More than £1.6bn went into premium bonds in May, the biggest monthly increase since 2006. A record £91bn is now held in the bonds, according to National Savings & Investments, the state-owned savings provider.
The surge comes at a time when savers have been hammered by record-low interest rates, which have made it more difficult to beat inflation. As consumer spending fell under lockdown, some Britons found themselves with extra cash on hand.
“NS&I attracted plenty of love in a time of coronavirus,” said Sarah Coles, personal finance analyst at investment platform Hargreaves Lansdown. “Easy access accounts from the vast majority of the high street banks are downright terrible. If you’re being offered 0.01 per cent, it’s no wonder they’re put off the idea of savings accounts.”
Instead of earning interest on their money, premium bond investors are entered into a monthly lottery draw with tax-free cash prizes of between £25 and £1m. The maximum investment is £50,000.
Every pound invested receives a unique bond number, and acts as a kind of lottery ticket to win the pooled interest. Bonds must be held for one calendar month before they are eligible for a prize draw. Bonds eligible for the July draw were purchased in May.
Money going into premium bonds jumped in March, when savers purchased £1.2bn in new bonds, compared with just £283m in February. In April, the figure rose to £1.6bn. Since July 2019 the total premium bond pot has risen 11.4 per cent or £9.2bn.

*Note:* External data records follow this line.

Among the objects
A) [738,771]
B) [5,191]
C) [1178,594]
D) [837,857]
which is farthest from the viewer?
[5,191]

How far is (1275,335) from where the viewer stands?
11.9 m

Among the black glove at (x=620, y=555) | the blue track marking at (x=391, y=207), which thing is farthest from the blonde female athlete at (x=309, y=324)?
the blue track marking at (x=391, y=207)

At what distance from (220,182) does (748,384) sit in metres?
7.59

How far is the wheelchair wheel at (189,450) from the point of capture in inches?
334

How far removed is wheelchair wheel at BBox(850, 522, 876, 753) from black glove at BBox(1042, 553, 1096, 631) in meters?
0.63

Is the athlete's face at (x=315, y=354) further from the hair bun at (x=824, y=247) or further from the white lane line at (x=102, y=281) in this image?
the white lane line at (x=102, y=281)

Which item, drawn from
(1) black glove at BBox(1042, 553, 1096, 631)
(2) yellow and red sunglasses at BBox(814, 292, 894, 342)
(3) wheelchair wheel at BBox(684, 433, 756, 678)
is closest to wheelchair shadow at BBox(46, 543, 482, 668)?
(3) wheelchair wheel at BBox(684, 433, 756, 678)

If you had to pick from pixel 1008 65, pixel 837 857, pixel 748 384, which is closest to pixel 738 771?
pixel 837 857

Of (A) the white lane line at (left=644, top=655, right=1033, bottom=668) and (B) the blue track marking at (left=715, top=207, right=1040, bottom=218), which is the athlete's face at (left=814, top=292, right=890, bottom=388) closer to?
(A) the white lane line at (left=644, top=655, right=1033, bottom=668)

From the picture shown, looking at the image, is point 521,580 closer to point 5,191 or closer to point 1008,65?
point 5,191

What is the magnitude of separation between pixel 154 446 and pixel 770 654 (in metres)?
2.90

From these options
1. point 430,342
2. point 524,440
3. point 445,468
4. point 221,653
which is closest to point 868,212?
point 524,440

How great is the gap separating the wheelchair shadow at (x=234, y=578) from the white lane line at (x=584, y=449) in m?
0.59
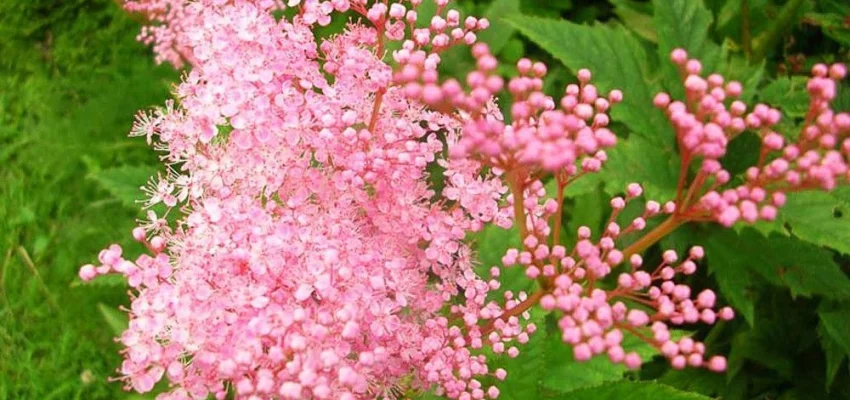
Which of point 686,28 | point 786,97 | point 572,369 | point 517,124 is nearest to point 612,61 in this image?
point 686,28

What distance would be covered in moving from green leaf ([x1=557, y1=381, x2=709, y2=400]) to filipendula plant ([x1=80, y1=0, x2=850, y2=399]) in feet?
0.55

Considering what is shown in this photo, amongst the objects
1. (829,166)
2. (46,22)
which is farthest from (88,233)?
(829,166)

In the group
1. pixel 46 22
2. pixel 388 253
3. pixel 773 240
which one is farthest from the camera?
pixel 46 22

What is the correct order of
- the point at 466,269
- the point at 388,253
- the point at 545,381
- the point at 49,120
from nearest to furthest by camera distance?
the point at 388,253, the point at 466,269, the point at 545,381, the point at 49,120

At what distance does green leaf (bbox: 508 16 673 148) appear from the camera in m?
2.06

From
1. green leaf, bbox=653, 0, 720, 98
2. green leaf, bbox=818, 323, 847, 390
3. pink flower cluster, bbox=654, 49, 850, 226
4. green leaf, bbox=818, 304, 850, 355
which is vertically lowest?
green leaf, bbox=818, 323, 847, 390

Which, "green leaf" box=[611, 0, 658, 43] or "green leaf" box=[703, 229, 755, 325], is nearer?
"green leaf" box=[703, 229, 755, 325]

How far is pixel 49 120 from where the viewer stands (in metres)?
4.35

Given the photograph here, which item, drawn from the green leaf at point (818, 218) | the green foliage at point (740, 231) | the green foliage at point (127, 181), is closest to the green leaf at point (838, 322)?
the green foliage at point (740, 231)

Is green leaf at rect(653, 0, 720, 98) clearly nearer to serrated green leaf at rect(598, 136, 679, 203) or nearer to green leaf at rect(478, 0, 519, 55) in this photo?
serrated green leaf at rect(598, 136, 679, 203)

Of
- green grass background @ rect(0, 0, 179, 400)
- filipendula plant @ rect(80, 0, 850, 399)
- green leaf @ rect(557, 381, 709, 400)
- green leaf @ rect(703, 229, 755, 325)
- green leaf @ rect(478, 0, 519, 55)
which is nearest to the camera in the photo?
filipendula plant @ rect(80, 0, 850, 399)

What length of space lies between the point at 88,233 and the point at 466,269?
2736mm

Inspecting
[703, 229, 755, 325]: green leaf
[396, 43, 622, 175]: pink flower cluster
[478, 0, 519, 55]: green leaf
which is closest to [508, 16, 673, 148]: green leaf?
[703, 229, 755, 325]: green leaf

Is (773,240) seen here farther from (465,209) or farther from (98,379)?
(98,379)
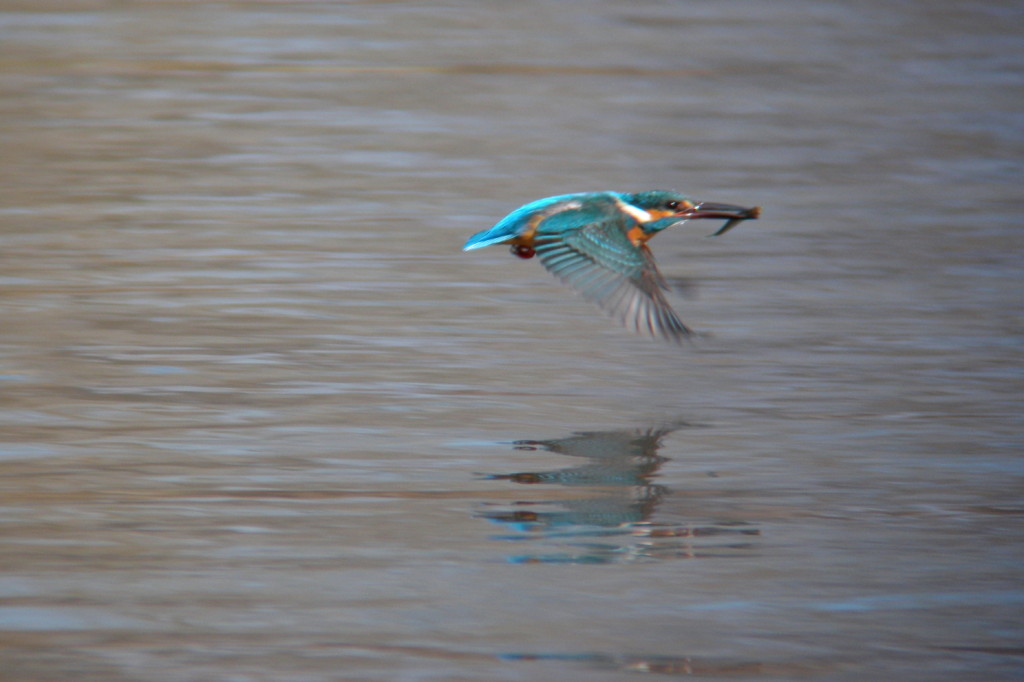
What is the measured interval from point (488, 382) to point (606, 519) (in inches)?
46.0

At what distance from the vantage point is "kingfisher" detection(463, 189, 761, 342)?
14.2 feet

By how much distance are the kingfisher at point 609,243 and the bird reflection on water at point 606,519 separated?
1.31 feet

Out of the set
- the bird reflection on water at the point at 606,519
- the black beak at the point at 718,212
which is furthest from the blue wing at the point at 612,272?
the bird reflection on water at the point at 606,519

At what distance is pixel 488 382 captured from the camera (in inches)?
187

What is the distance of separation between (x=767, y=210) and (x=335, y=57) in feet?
13.4

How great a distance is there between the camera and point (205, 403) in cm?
452

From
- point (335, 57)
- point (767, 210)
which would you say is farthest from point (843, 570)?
point (335, 57)

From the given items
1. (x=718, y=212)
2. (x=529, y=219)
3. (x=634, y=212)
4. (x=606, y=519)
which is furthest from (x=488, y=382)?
(x=606, y=519)

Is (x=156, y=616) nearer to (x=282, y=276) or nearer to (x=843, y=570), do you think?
(x=843, y=570)

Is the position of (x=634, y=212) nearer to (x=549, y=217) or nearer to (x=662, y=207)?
(x=662, y=207)

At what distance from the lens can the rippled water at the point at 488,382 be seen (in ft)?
10.4

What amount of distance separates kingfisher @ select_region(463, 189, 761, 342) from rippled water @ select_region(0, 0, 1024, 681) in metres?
0.35

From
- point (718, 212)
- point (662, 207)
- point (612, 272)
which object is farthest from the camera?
point (718, 212)

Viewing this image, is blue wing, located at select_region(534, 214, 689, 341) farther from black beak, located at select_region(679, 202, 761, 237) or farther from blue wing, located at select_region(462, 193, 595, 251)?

The odds of winning the monthly prize are low — roughly 1 in 24,500 according to NS&I — but as interest rates on savings accounts drop close to zero, investors are increasingly happy to forsake interest for a government guarantee and a shot at the jackpot.
In April, NS&I cancelled a move to cut the prize rate from 1.4 per cent to 1.3 per cent, in a bid to support savers.
Thirty-six per cent of investors said that the jackpot was the primary reason they purchased premium bonds, and 30 per cent said that it was because they felt their money was safe, according to a survey by Hargreaves Lansdown.
“The downside of premium bonds is that they don’t offer interest, so in months when you don’t win anything, you make nothing on your cash,” said Ms Coles. “When interest rates on easy access accounts are so low, more people will think it’s a price worth paying.”
Because of numerous small cash prizes, some investors find that their premium bond investment nets about the same as an interest-accruing savings account. Moira O’Neill, head of personal finance at investment platform Interactive Investor, said that when a paused construction project left her with cash on hand, she decided to keep it safe in premium bonds. “The first two draws have returned me prizes equivalent to 0.2 per cent interest, so I feel vindicated,” she said.
NS&I said it had been experiencing heavy traffic, which occasionally left savers waiting to buy bonds. Investors said they had been held in virtual queues for the first time, which the savings provider said it used when it receives a high volume of requests.
Financial advisers say premium bonds can be a good solution for investors who need to keep cash on hand. “It’s a reasonable place to hold your emergency funds if you’re going to spend that money in the next year or so,” said Phillip Wise, a wealth manager with financial planner Informed Choice. But he cautioned that investors must remember that they are not investments, and be willing to draw on that cash before touching their capital in brokerage accounts.
Last week NS&I raised its financial target for 2020-21 from £6bn to £35bn, after experiencing a 145 per cent increase in gross inflows in the first three months of this year, compared with the first quarter last year. Analysts predicted that this could put pressure on other savings providers to increase their interest rates, spelling good news for retail investors.